[start of Article]

1. What is the subject-matter of Lexicology? What types of Lexicology do you know? 3. What is the difference between general and special Lexicologies? 4. What is the difference between descriptive and historical Lexicologies? 5. What is the difference between comparative and noncomparative Lexicologies? 6. What can you say about the connection of Lexicology with other aspects of the language? 7. How is Lexicology connected with grammar (phonetics, stylistics, history of the language)? 8. What are the main relationships between the words? 9. What is the difference between the paradigmatic and syntagmatic relationships in words? 10. What do you know about diachronic and synchronic approaches to the study of the vocabulary of the language? 11. What are the methods of linguistic analysis used in Modern Lexicology? 12. What are the main subdivisions of Lexicology? 13. What is the word study?


Problems for discussion.
1. Dicuss the subject-matter of Lexicology given in different literature.
2. Discuss types of Lexicology given in different literature.
3. Compare the connection of Lexicology with Other aspects of the language given in different literature.
4. Discuss the relationships existing between words.
5. Express your attitude towards diachronic and synchronic approaches to the study of the vocabulary of the language.
6. Discuss the methods of linguistic research used in Lexicology and explain their significances.
7. Discuss subdivisions of Lexicology given in different literature.
8. Discuss the word-study in different literature


CHAPTER: 2. THE STRUCTURE OF THE WORD


1. Morphemes. Types of morphemes
There are two levels of approach to the study of word- structure: the level of morphemic analysis and the level of derivational or word-formation analysis. Word is the principal and basic unit of the language system, the largest on the morphologic and the smallest on the syntactic plane of linguistic analysis. It has been universally acknowledged that a great many words have a composite nature and are made up of morphemes, the basic units on the morphemic level, which are defined as the smallest indivisible two-facet language units.

[end of Article]
[start of Supplied entries]

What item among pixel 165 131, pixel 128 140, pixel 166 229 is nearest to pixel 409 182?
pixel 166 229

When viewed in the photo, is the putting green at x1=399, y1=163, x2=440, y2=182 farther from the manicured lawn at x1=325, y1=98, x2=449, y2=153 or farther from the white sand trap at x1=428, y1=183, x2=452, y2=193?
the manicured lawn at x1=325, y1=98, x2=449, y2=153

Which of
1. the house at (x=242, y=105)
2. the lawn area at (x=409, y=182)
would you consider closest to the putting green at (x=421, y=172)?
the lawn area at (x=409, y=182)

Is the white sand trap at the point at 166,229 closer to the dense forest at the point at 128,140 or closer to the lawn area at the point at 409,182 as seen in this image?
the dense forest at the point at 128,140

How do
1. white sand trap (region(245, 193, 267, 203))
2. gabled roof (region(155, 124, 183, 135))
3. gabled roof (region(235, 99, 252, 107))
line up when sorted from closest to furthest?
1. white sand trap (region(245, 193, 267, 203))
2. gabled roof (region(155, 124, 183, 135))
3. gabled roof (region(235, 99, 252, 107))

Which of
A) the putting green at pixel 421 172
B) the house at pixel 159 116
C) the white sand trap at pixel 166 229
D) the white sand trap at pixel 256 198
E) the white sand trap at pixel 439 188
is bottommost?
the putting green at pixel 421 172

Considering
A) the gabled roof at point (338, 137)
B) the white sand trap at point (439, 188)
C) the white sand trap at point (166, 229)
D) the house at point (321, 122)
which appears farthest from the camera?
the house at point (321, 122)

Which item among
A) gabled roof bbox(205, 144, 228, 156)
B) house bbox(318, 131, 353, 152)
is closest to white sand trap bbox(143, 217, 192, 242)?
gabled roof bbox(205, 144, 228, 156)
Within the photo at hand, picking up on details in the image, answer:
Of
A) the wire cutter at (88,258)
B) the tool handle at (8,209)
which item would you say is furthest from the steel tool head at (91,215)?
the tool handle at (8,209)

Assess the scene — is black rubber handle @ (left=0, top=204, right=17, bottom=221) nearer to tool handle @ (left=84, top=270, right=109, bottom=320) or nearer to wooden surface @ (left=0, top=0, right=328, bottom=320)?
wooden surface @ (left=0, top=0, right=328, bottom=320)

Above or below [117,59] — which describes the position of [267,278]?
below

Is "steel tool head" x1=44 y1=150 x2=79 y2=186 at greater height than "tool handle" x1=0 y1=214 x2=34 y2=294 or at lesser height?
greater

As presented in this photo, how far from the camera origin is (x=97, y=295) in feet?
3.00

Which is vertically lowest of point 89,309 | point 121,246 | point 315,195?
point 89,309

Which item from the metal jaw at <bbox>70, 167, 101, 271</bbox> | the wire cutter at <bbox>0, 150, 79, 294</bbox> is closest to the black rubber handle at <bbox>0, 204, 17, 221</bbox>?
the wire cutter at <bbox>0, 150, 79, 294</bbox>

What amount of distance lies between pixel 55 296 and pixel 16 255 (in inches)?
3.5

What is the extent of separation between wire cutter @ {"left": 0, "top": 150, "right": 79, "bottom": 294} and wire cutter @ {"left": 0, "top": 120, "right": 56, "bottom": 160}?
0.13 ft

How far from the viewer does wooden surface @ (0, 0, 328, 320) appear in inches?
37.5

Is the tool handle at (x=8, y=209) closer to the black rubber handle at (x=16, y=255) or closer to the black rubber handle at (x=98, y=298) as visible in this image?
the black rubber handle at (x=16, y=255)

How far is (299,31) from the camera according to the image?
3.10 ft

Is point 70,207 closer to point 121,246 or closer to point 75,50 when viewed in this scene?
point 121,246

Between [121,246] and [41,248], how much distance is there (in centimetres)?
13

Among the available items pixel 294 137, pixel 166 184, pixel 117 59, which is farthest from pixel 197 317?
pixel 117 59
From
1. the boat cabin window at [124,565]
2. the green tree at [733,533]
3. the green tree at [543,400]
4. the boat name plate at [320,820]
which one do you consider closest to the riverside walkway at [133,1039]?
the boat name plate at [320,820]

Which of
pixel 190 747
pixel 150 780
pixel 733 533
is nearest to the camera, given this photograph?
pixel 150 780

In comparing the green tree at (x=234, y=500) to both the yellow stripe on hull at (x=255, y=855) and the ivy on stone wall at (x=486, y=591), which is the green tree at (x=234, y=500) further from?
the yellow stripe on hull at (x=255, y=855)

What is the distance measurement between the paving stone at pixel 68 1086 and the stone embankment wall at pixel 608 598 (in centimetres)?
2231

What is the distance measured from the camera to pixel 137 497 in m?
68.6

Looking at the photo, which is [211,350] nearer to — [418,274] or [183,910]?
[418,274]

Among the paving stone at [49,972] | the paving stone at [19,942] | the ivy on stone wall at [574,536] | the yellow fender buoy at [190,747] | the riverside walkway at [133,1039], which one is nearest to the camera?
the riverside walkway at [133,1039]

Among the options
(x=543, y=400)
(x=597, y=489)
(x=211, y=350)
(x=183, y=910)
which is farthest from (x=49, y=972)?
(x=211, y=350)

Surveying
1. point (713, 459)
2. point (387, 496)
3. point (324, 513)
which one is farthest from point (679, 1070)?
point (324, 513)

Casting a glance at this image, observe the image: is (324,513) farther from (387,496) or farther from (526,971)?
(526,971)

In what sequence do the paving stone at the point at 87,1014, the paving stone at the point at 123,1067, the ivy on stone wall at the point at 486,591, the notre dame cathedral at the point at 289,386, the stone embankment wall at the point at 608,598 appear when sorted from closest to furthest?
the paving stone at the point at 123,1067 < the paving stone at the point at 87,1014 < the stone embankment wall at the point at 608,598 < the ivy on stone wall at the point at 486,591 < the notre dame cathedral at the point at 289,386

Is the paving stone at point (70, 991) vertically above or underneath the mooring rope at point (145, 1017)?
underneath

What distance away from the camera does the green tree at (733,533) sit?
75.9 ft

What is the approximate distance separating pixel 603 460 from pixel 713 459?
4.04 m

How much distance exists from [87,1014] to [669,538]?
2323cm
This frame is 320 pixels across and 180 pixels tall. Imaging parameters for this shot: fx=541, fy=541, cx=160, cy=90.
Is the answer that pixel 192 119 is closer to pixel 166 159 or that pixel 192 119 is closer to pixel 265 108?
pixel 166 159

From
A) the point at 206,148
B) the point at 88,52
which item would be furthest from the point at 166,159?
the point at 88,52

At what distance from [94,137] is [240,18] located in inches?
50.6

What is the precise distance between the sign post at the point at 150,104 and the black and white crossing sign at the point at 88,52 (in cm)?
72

[end of Supplied entries]

Problem description:
Answer these about the lexicology text:
(a) What is the title of Chapter 2?
(b) Under "Problems for discussion," which two approaches to studying vocabulary are you asked to express your attitude toward?
(c) On which plane of linguistic analysis is the word called the largest unit, and on which the smallest?
The data stand apart from the lexicology text.

Solution:
(a) The Structure of the Word
(b) Diachronic and synchronic approaches
(c) The word is the largest unit on the morphologic plane and the smallest on the syntactic plane.